» Extract provided
---*---

CONFIG_THREAD_INFO_IN_TASK should have basically no performance impact
unless there are arch-dependent (percpu?) issues involved. It does
enable immediate thread stack deallocation, though, and it would be
straightforward to make CONFIG_THREAD_INFO_IN_TASK cache stacks even
if CONFIG_VMAP_STACK=n. That should be a moderate clone() speedup.
--
Andy Lutomirski
AMA Capital Management, LLC
^ permalink raw reply [flat|nested] 3+ messages in thread
* [kernel-hardening] Re: [PATCH v5 00/32] virtually mapped stacks and thread_info cleanup
2016-07-13 18:36 ` Andy Lutomirski
@ 2016-07-13 18:53 ` Christian Borntraeger
0 siblings, 0 replies; 3+ messages in thread
From: Christian Borntraeger @ 2016-07-13 18:53 UTC (permalink / raw)

---*---

Region labeling rows:
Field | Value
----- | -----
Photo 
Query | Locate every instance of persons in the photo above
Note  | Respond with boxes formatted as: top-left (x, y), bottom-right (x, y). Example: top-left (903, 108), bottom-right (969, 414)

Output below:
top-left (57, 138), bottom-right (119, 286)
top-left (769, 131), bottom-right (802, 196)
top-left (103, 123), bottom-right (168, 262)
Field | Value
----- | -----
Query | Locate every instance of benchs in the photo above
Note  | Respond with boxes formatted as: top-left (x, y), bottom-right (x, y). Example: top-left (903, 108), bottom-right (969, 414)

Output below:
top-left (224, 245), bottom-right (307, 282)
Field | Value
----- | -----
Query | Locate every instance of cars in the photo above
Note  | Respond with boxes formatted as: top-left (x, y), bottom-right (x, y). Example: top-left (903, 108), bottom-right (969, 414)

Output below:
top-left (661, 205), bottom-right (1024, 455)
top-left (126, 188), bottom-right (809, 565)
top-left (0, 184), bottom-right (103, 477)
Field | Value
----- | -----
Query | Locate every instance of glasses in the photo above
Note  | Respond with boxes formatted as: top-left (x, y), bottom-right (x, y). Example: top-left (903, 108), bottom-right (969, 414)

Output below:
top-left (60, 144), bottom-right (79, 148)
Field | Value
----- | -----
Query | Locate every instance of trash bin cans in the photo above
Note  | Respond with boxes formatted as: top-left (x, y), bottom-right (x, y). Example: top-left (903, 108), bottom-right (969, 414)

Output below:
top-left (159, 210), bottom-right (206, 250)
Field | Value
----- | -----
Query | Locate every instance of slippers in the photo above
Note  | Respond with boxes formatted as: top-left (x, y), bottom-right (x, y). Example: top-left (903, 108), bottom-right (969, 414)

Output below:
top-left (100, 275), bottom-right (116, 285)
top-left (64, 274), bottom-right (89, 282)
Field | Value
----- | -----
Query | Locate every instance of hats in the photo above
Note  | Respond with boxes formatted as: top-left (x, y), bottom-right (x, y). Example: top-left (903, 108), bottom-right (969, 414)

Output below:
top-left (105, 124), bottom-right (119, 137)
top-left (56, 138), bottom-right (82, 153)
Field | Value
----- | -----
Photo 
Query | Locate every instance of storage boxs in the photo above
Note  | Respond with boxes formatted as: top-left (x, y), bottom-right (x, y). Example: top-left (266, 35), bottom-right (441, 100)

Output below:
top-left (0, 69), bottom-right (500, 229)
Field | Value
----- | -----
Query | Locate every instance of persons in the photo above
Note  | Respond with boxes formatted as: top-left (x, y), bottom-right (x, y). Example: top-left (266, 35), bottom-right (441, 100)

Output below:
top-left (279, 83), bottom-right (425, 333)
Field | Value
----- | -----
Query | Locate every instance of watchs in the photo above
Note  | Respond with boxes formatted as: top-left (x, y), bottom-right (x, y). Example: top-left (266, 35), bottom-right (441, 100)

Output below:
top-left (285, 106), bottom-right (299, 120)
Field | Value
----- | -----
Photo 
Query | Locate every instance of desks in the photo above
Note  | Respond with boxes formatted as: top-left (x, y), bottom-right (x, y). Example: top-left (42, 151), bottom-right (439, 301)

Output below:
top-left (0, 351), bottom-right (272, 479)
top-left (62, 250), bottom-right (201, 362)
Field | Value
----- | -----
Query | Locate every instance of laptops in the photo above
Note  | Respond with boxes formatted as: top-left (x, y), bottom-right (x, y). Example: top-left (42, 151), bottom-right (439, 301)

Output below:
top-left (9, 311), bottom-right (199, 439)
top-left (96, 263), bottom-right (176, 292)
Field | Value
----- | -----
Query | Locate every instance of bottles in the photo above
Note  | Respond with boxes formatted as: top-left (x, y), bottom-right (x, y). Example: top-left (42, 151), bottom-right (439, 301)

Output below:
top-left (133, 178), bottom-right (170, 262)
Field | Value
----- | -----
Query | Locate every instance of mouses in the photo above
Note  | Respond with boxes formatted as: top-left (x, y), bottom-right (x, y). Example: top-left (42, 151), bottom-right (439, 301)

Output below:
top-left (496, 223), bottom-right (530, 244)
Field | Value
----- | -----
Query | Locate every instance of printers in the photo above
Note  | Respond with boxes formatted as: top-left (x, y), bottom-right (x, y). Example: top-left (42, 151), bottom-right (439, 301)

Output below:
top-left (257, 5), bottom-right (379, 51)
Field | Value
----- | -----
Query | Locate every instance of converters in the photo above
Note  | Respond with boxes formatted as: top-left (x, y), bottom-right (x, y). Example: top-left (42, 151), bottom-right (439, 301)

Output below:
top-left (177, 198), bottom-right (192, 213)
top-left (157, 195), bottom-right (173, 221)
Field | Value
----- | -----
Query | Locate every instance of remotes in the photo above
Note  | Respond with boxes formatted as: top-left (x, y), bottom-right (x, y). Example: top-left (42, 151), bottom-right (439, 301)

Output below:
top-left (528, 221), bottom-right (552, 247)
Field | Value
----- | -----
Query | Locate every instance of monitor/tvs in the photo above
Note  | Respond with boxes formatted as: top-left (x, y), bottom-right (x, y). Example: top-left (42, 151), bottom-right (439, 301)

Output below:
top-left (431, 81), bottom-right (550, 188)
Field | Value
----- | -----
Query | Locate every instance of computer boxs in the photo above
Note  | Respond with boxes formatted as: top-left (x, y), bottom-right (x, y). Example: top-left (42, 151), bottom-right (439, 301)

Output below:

---*---

» Work to complete
#1 For each statement below, state whether it agrees with the mailing-list excerpt, answering yes or no and quoting the words of the excerpt that decide it. (a) CONFIG_THREAD_INFO_IN_TASK is expected to carry a significant performance cost. (b) CONFIG_THREAD_INFO_IN_TASK enables immediate thread stack deallocation. (c) Making CONFIG_THREAD_INFO_IN_TASK cache stacks even if CONFIG_VMAP_STACK=n is expected to speed up clone() moderately.
#2 Return each line of the rows in which the string "boxs" appears.

» Solution list
#1
(a) No: "CONFIG_THREAD_INFO_IN_TASK should have basically no performance impact"
(b) Yes: "It does enable immediate thread stack deallocation"
(c) Yes: "That should be a moderate clone() speedup."

#2
Query | Locate every instance of storage boxs in the photo above
Query | Locate every instance of computer boxs in the photo above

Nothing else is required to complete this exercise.